The Beeler # 17H,  Beeler Unit F #19H and the Beeler Unit C #20H well costs have been approximately $2.6 million per well.   Going forward we are currently scheduled to drill an additional four gross Buda wells with Contango during the balance of the year. The drilling rig utilized in our program with Contango is currently drilling a well at another site in which we do not participate. We anticipate that the rig will return to drill our next participated well in the Booth –Tortuga acreage block in early September 2014. All four wells are proposed to be drilled with lateral lengths of 9,000 plus feet.

AMI Election

Under an Area of Mutual Interest Election, the Company acquired a 7.5% working interest in an additional 800 gross (~60 net) acres in the Booth-Tortuga prospect. This acreage is operated by a private Texas-based company which has proposed to drill two wells in this acreage. The acreage block lies between the Beeler Unit D #16H and the Beeler Unit A #9H well locations.

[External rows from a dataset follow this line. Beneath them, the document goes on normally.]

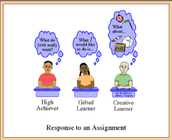 Differences in Response to an Assignment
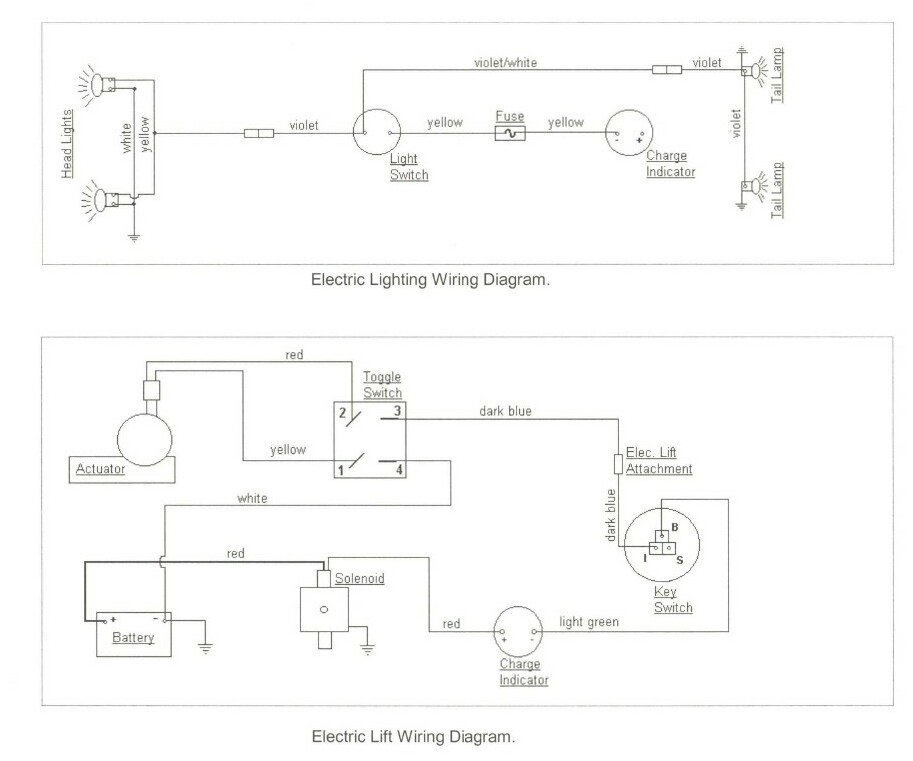 wiring diagram for cub cadet 782 ignition wiring diagram for cub cadet 1450 cub cadet faq #9
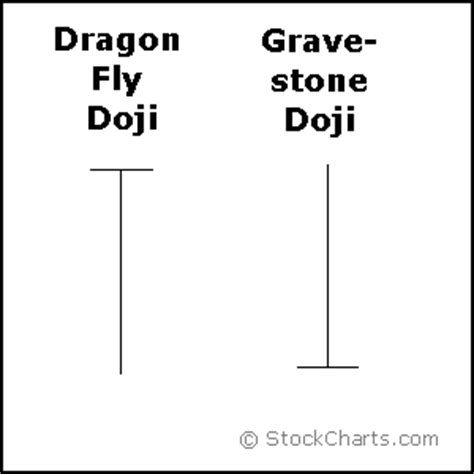 dragon pattern stock chart dragon fly doji gravestone doji 171 smart trader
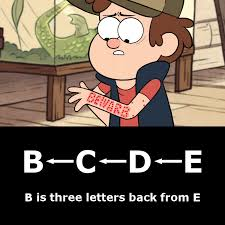 Gravity Falls Meme - gravity falls gravity falls know your meme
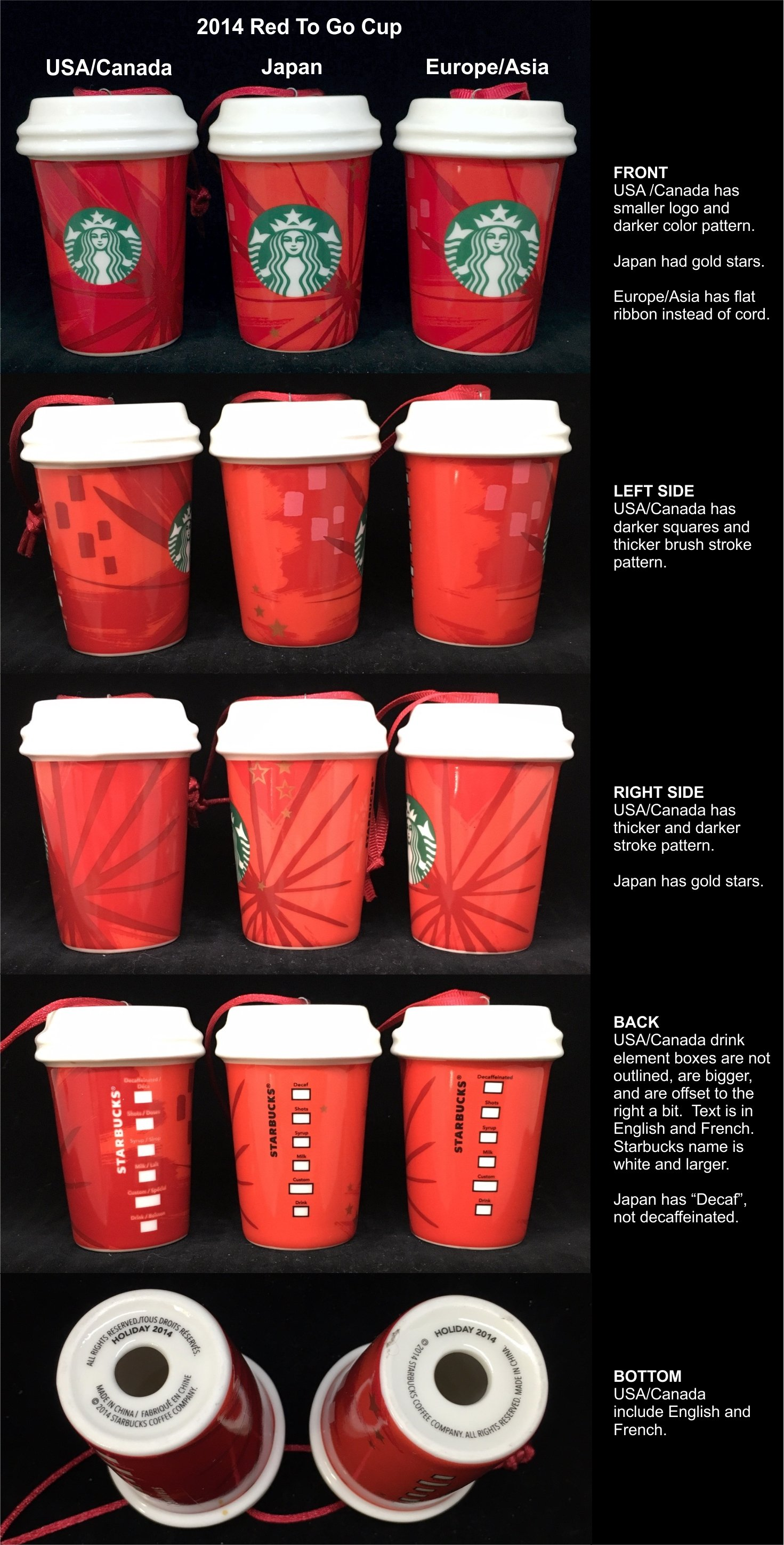 2014 Red To Go Cup Comparison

  • The Bruce Weaver #2H well was spud June 6, 2014. The well was drilled to a total depth of 13,290 feet, which included an approximate 6,765 foot lateral. The well was completed naturally without fracture stimulation and had an initial production rate of 894 BOE on a 22/64th choke. During the first 10 days of production the well averaged approximately 760 gross BOE/D.  During the early flow back, the operator has flared the associated gas from the well, which is not included in the 10-day initial production rate. The well is currently being tied in to a sales line to capture the gas sales, which have been approximately 1,000 MCF/D, or approximately 167 gross additional barrels of oil equivalent based on the first 10 days of production. 
  • The Bruce Weaver #1 RE (re-entry) well also targeting the Buda formation is scheduled to spud mid-August 2014.  

Q2 Dimmit County Acquisition (~33.3% working interest / ~22.5% net revenue interest)

  • In our recently acquired acreage block in Dimmit County, Texas, the initial test well was spud on May 5, 2014 and was drilled to a measured depth of approximately 11,297 feet including an approximate 5,000 foot lateral. The well was fracture stimulated during the first week of August 2014 with 17 stages. The operator is currently monitoring the flow back of the well.
  • The second well in the program was spud on June 23, 2014. The well was drilled to a measured depth of approximately 11,000 feet, including an approximate 4,600 foot lateral. The well is scheduled to be fracture stimulated during the third week of August 2014.
  • The third well in the program is scheduled to spud mid-September 2014.

Williston Basin, North Dakota

The Company participates in drilling programs with numerous operators in the Williston Basin of North Dakota. We participate in approximately 74,280 gross (2,939 net) acres in Williams, McKenzie and Mountrail Counties, North Dakota. At June 30, 2014, the Company participated in 87 gross (10.10 net) Bakken and Three Forks formation wells. During the quarter ended June 30, 2014, the Company produced approximately 660 net BOE/D from this region, which represents a slight decrease over Q1 2014's average daily production of 679 net BOE/D, primarily due to the divestiture of assets in North Dakota mentioned earlier in this release. 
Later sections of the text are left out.